SCHUTZ, Y., and R. HERREN. Assessment of speed of human locomotion using a differential satellite global positioning system. Med. Sci. Sports Exerc., Vol. 32, No. 3, pp. 642–646, 2000.
Purpose: The objective was to explore whether a satellite-based navigation system, global positioning system used in differential mode (DGPS), could accurately assess the speed of running in humans.
Methods: A subject was equipped with a portable GPS receptor coupled to a receiver for differential corrections, while running outdoors on a straight asphalt road at 27 different speeds. Actual speed (reference method) was assessed by chronometry.
Results: The accuracy of speed prediction had a standard deviation (SD) of 0.08 km·h−1 for walking, 0.11 km·h−1 for running, yielding a coefficient of variation (SD/mean) of 1.38% and 0.82%, respectively. There was a highly significant linear relationship between actual and DGPS speed assessment (r2 = 0.999) with little bias in the prediction equation, because the slope of the regression line was close to unity (0.997).
Conclusion: the DGPS technique appears to be a valid and inconspicuous tool for “on line” monitoring of the speed of displacement of individuals located on any field on earth, for prolonged periods of time and unlimited distance, but only in specific environmental conditions (“open sky”). Furthermore, the accuracy of speed assessment using the differential GPS mode was improved by a factor of 10 as compared to non-differential GPS.

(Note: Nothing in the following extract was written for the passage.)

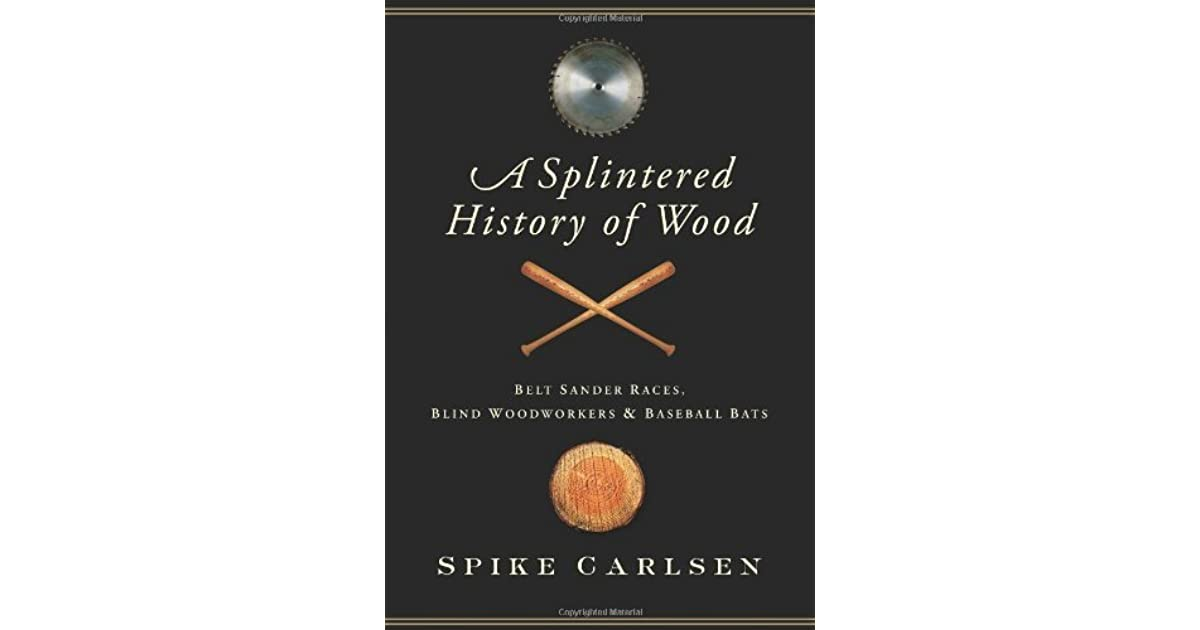 Belt-Sander Races, Blind Woodworkers, and Baseball Bats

Determination of speed of displacement of individuals in free-living conditions is extremely important for numerous studies on energy metabolism of walking and running as well as for assessment of total daily energy expenditure of individuals (10). Until now, this determination could hardly be done and with poor accuracy. The simplest and also most common device used in free-living conditions is the pedometer, which roughly estimates the covered distance (and therefore the speed if associated with chronometry) from the number of gait cycles done (8). With this device, errors of measurements can be made, because the ratio between stride rate and speed is clearly variable between individuals. Despite this limitation, this technique can be useful for obtaining an overall physical activity index. Furthermore, it offers, in contrast to activity questionnaire, an objective tool for epidemiological study of physical activity (11).

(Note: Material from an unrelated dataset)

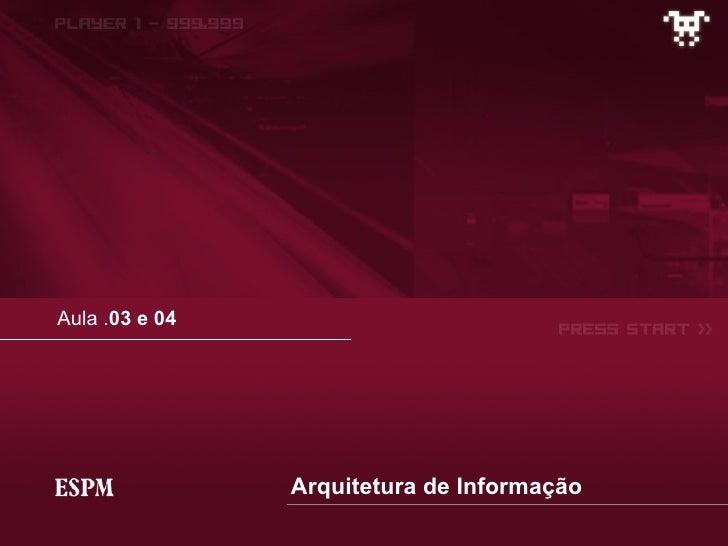 Aula . 03 e 04 Arquitetura de Informação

Another approach developed more recently is the accelerometry technique. Body accelerations are recorded and integrated to estimate daily energy expenditure (3,7). In our laboratory (1), we parameterized body accelerations measured by four sensors and then calculated by sophisticated mathematical tools (neural network) the speed of walking and running (6) as well as the incline of roads with reasonably good accuracy. However, the main disadvantage of this method is that a calibration is necessary for each individual to obtain an accurate speed assessment. The accuracy of the latter method is also very sensitive to uncontrolled modifications in the style of walking or running, which will occur for instance with fatigue or with a change in the nature of the road or terrain.
So, until now, technology failed to offer to physiologists an accurate and reliable tool to determine outdoor speed of displacement of individuals, in particular with “on line” calculations.

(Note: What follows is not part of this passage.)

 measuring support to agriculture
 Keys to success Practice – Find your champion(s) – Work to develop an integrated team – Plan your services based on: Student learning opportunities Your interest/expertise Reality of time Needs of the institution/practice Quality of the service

In view of a preliminary study performed in our laboratory (9), the space-based system of global positioning (GPS) developed in United States provides accurate, continuous, all weather, three-dimensional position, velocity, and time and therefore could meet this criterion.
In the present study, the possibility of determining speed of displacement of individuals was further explored by using a differential global positioning system (DGPS) because the latter is known to be much more accurate than standard GPS measurements.